(PASSAGE FOR REVIEW begins)

Prehistory of West Virginia - Ceramic Industry

Ceramic Industry

Bowls of steatite, such as those found as Burning Spring Branch Site (46KA142), were gradually replaced by sandstone, which were eventually replaced by ceramic bowls. Ceramics were introduced to Fayette Thick ceramics at Coco Station (46Ka294); preliminary examination suggests the deposits date primarily from 1200 to 800/700 BCE.

The earliest ceramics of the region's Woodland Culture is called the Half-Moon Ware. Studies at Winfield Locks Site (46PU4) suggest that the Half-Moon Cordmarked variant is a new provisional Early Woodland (1500-400 BC) ceramic series (Niquette and all). Jonathan P. Kerr writes, "Traditionally, archeologists distinguish the Woodland period from the preceding Archaic by the appearance of cord-marked or fabric-marked pottery, the construction of burial mounds and other earthworks and the rudimentary practice of agriculture (Willey 1966:267)."

Johnson Plain and Levissa Cordmarked are Early Middle Woodland ware from the Adena Phase of the Scioto Tradition in Ohio. These are similar to Peters ceramics and considered to be ancestors of the Middle Woodland wares of the Scioto Tradition from certain Ohio Adena sites. Two variants of the Adena ceramics in the Ohio Valley are the Fayette Thick and Adena Plain.

(PASSAGE FOR REVIEW ends)
(AVAILABLE DATA begins)

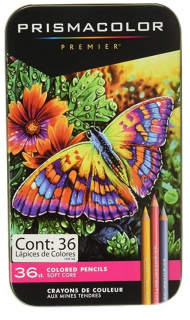 Prismacolor Premier Set 36 Umelecké ceruzky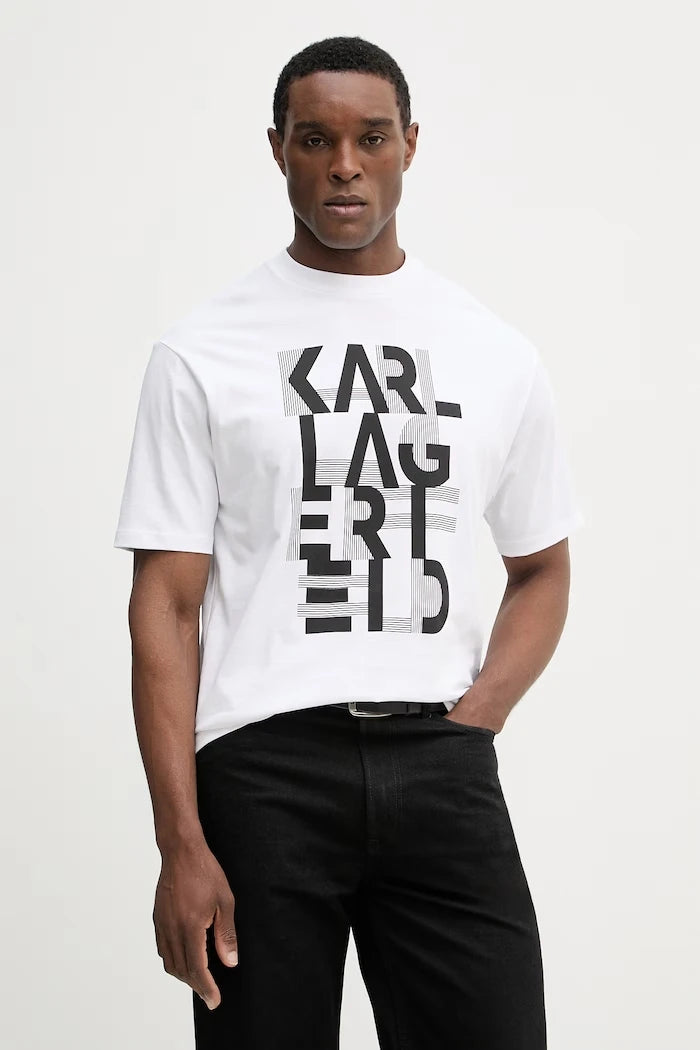 Karl Lagerfeld Pamuklu Tişört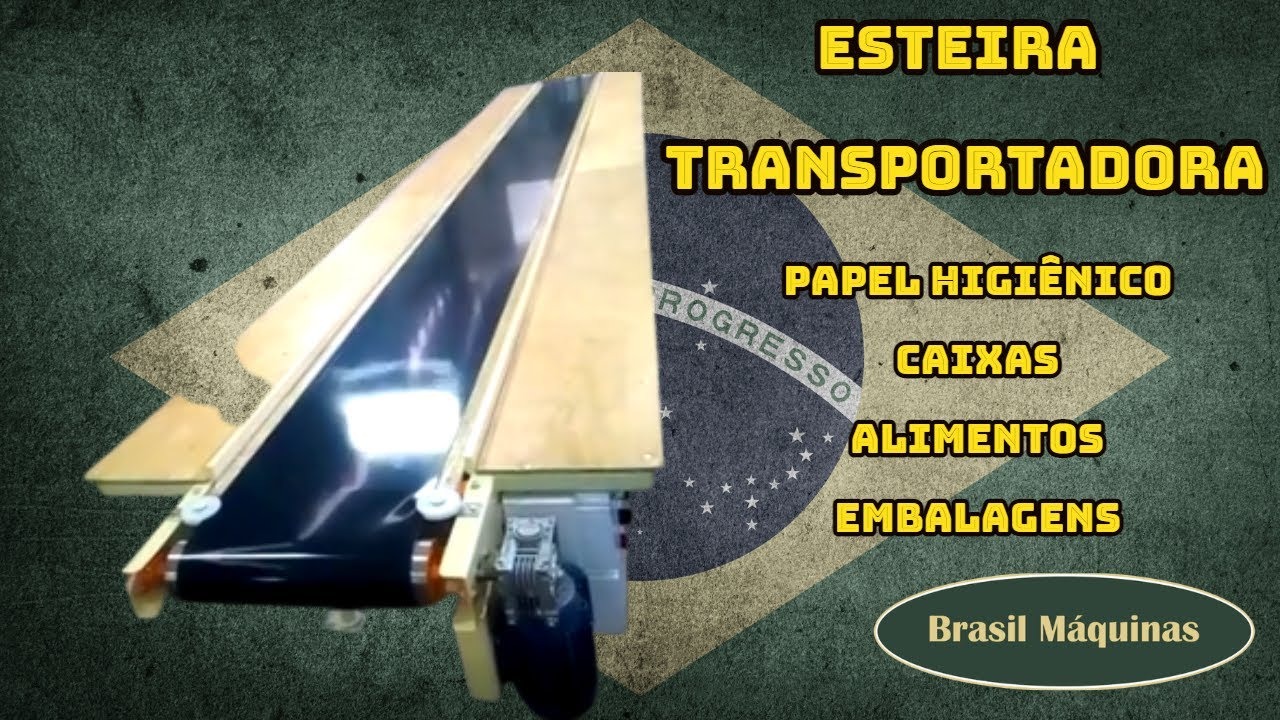 Esteira Transportadora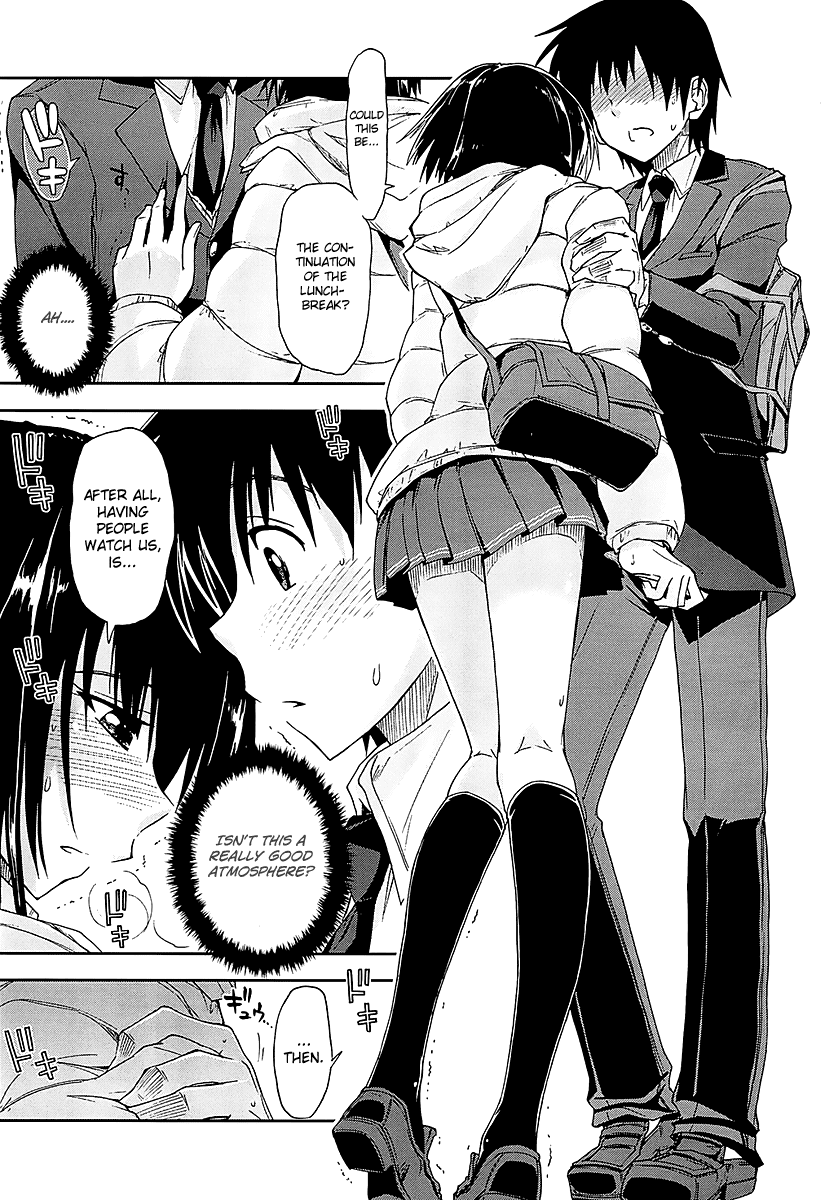 Amagami - Love Goes On! Chapter 1.3 page 31 - Vol.1 Chapter 3: NANASAKI Ai - Part 3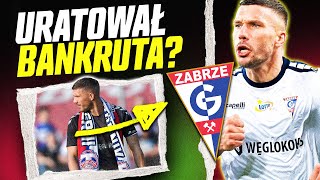 Jak Podolski uratował Górnika Zabrze przed upadkiem?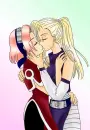 Sakura and Ino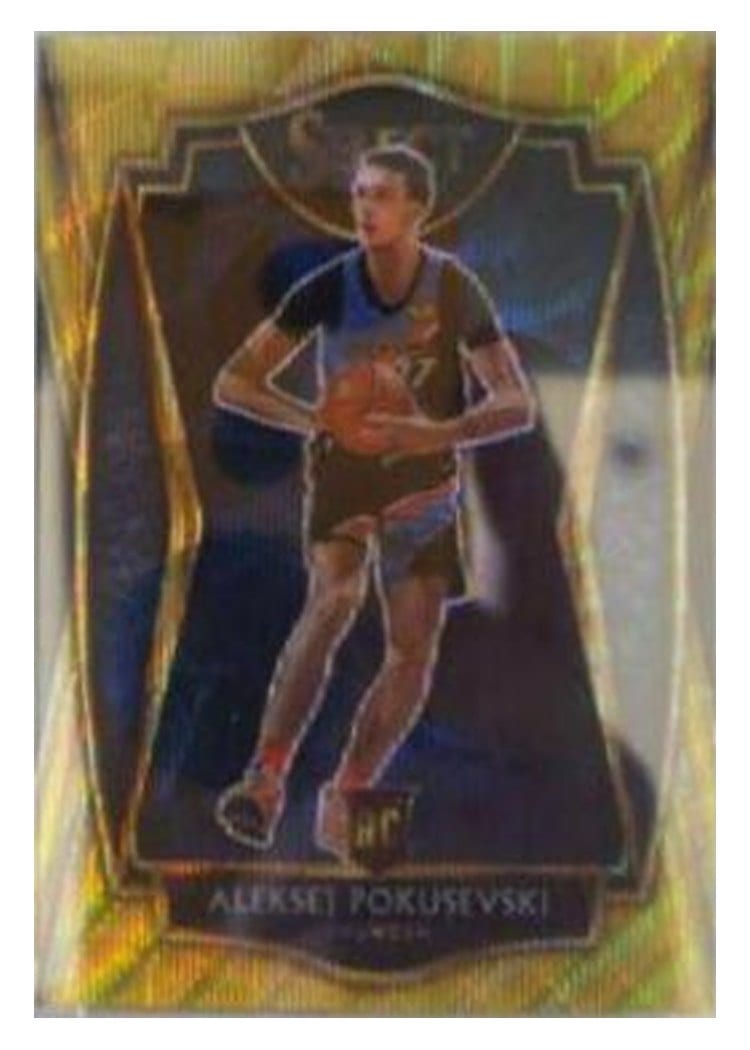 2020-21 Panini Select Base Set Aleksej Pokusevski #176 card
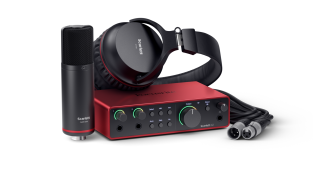 Scarlett 2i2 Studio bundel 4th Gen audio interface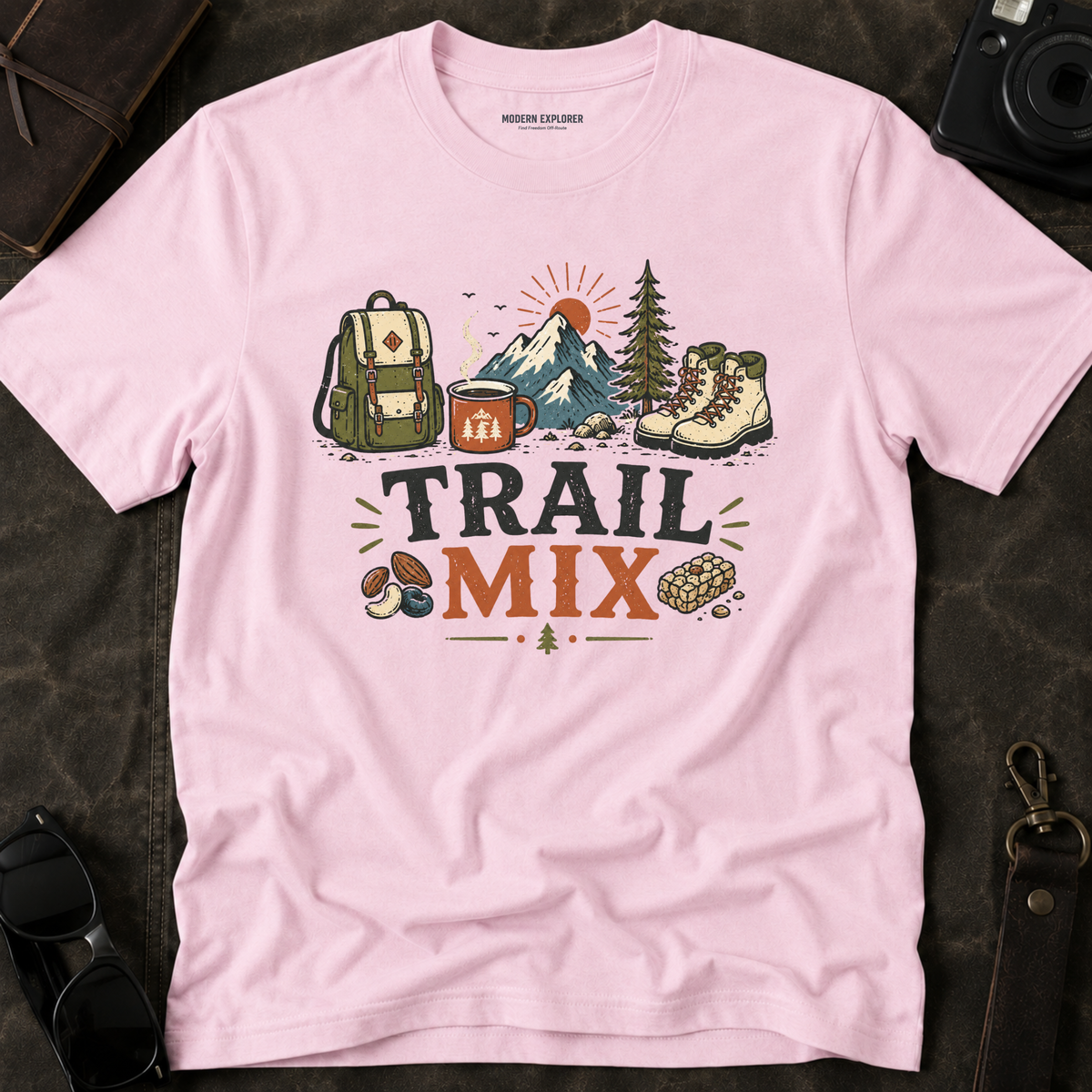 'Trail Mix' T-Shirt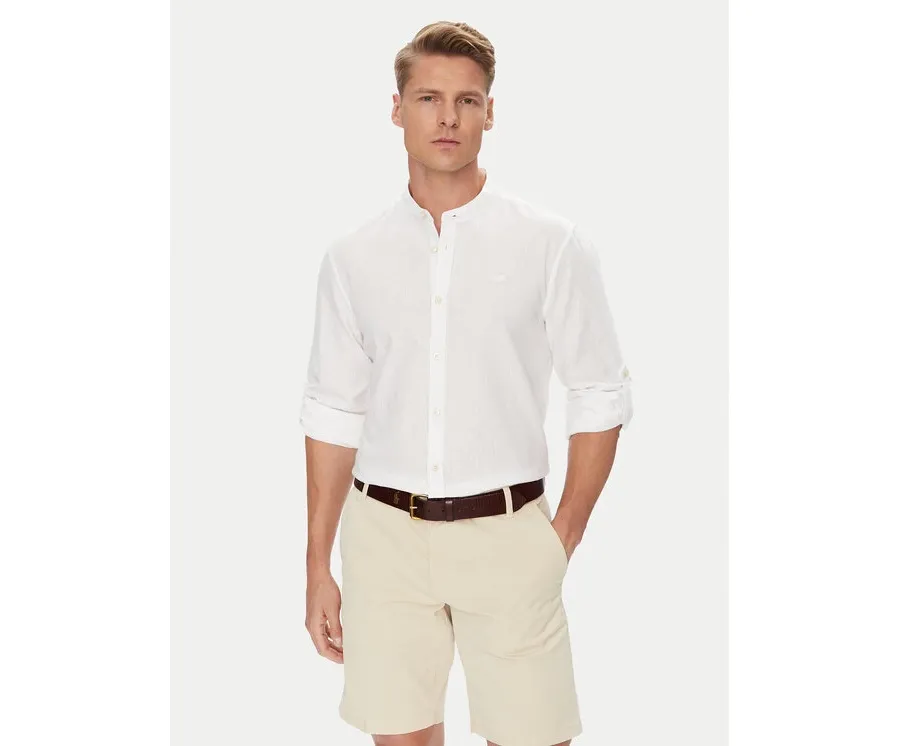 obrazek 1 Mustang Koszula Yuma 1016469 Biały Regular Fit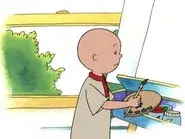 Caillou's Colours still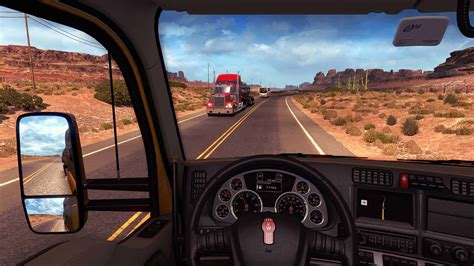 American Truck Simulator Screenshots-2 - Free Download Game for PC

(AVAILABLE DATA ends)

» **TASK SET**:
A. According to the ceramic industry text, what name is given to the earliest ceramics of the region's Woodland Culture?
B. In the ceramic industry text, take the part that opens with the words containing "Johnson Plain and" and closes with "and Adena Plain.", and change "Peters ceramics" to "Peters wares".
C. Continue the text on West Virginia's prehistoric ceramic industry from the point where it stops.

» **LIST OF ANSWERS**:
A. Half-Moon Ware

B.
Johnson Plain and Levissa Cordmarked are Early Middle Woodland ware from the Adena Phase of the Scioto Tradition in Ohio. These are similar to Peters wares and considered to be ancestors of the Middle Woodland wares of the Scioto Tradition from certain Ohio Adena sites. Two variants of the Adena ceramics in the Ohio Valley are the Fayette Thick and Adena Plain.

C.
Watson pottery appears during the end of the Middle Woodland period, 100–800 CE. Exterior surface finishes, towards the eastern area, are either cord-marked or plain, and are rarely incised. It is often more a smoothed surface. This type of ceramic post-dates Classic Adena occupations on the upper Ohio River Valley. Watson immediately precedes the Page ceramic components in West Virginia. Watson ceramics are also found on the upper reaches of the Potomac River Valley in westernmost Maryland, West Virginia, ranging to eastern Ohio and western Pennsylvania, also over a large area in the upper Ohio River Valley.

Mahoning Plain and Cordmarked Pottery type description includes three main types that date to the Middle-Late Woodland: Mahoning cordmarked, Mahoning plain, and Mahoning incised. A coil method, using crushed igneous rock (e.g., granite) or quartz) temper are called Monongahela cordmarked and Mahoning incised. Mahoning incised is more common in the Ohio Valley. Mahoning cordmarked decoration was crafted on the lip area. It may also be notched or impressed. A few sherds have shown evidence of fabric impressions. The rim is slightly flared and sometimes found folded. Decoration is confined along the rim to the necks . Mahoning ware "seems to occur on sites which are Middle Woodland or Hopewellian".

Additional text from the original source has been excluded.